The full text of the records below, minus any pictures, should be given back word for word.

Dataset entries
== == ==
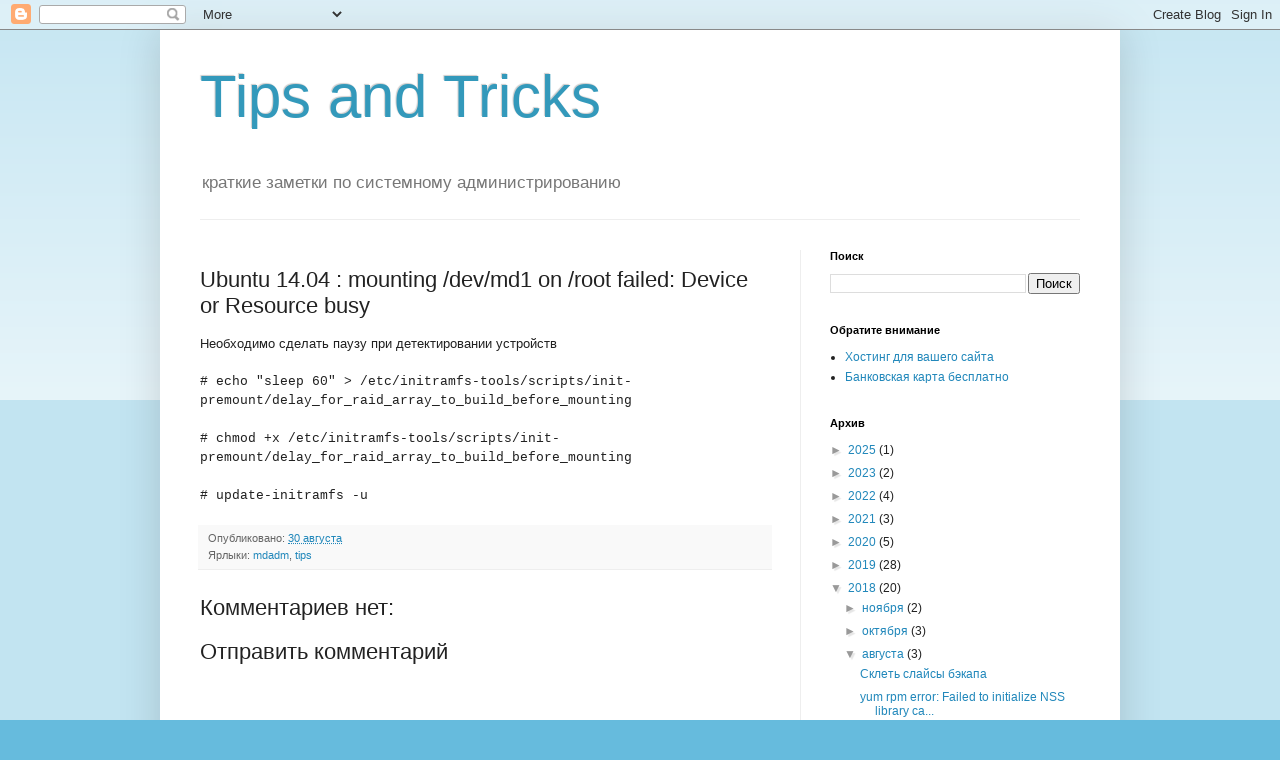

--- FILE ---
content_type: text/html; charset=UTF-8
request_url: https://blog.ispsystem.info/b/stats?style=BLACK_TRANSPARENT&timeRange=LAST_MONTH&token=APq4FmC3HNRMXMhvbHcxmB8-SXsXbVGqpbiACZ5_c4ATK1Qtib0AwLu66RQMoEg7A-HeeLMUAXFwQZwTuHFAzdNjmzgfdDQhxg
body_size: 41
content:
{"total":18834,"sparklineOptions":{"backgroundColor":{"fillOpacity":0.1,"fill":"#000000"},"series":[{"areaOpacity":0.3,"color":"#202020"}]},"sparklineData":[[0,17],[1,23],[2,53],[3,21],[4,24],[5,18],[6,21],[7,22],[8,29],[9,29],[10,50],[11,37],[12,82],[13,12],[14,6],[15,3],[16,8],[17,16],[18,23],[19,30],[20,68],[21,100],[22,20],[23,4],[24,8],[25,7],[26,9],[27,15],[28,12],[29,4]],"nextTickMs":720000}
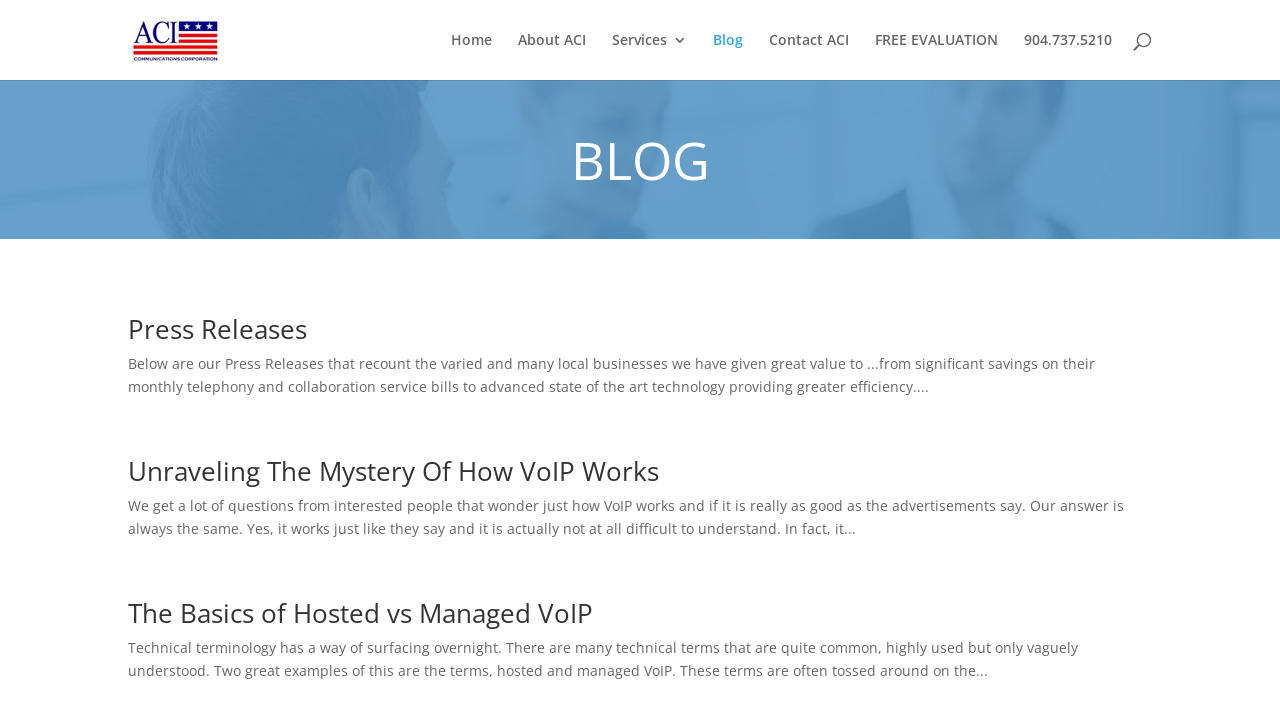

--- FILE ---
content_type: text/css
request_url: https://acicom.net/wp-content/et-cache/99/et-core-unified-deferred-99.min.css?ver=1764934407
body_size: -335
content:
.et_pb_section_0.et_pb_section{background-color:#f20000!important}@media only screen and (min-width:981px){.et_pb_section_0{display:none!important}}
== == ==
• [Finished task]:
--- FILE ---
content_type: text/html; charset=UTF-8
request_url: https://blog.ispsystem.info/b/stats?style=BLACK_TRANSPARENT&timeRange=LAST_MONTH&token=APq4FmC3HNRMXMhvbHcxmB8-SXsXbVGqpbiACZ5_c4ATK1Qtib0AwLu66RQMoEg7A-HeeLMUAXFwQZwTuHFAzdNjmzgfdDQhxg
body_size: 41
content:
{"total":18834,"sparklineOptions":{"backgroundColor":{"fillOpacity":0.1,"fill":"#000000"},"series":[{"areaOpacity":0.3,"color":"#202020"}]},"sparklineData":[[0,17],[1,23],[2,53],[3,21],[4,24],[5,18],[6,21],[7,22],[8,29],[9,29],[10,50],[11,37],[12,82],[13,12],[14,6],[15,3],[16,8],[17,16],[18,23],[19,30],[20,68],[21,100],[22,20],[23,4],[24,8],[25,7],[26,9],[27,15],[28,12],[29,4]],"nextTickMs":720000}

--- FILE ---
content_type: text/css
request_url: https://acicom.net/wp-content/et-cache/99/et-core-unified-deferred-99.min.css?ver=1764934407
body_size: -335
content:
.et_pb_section_0.et_pb_section{background-color:#f20000!important}@media only screen and (min-width:981px){.et_pb_section_0{display:none!important}}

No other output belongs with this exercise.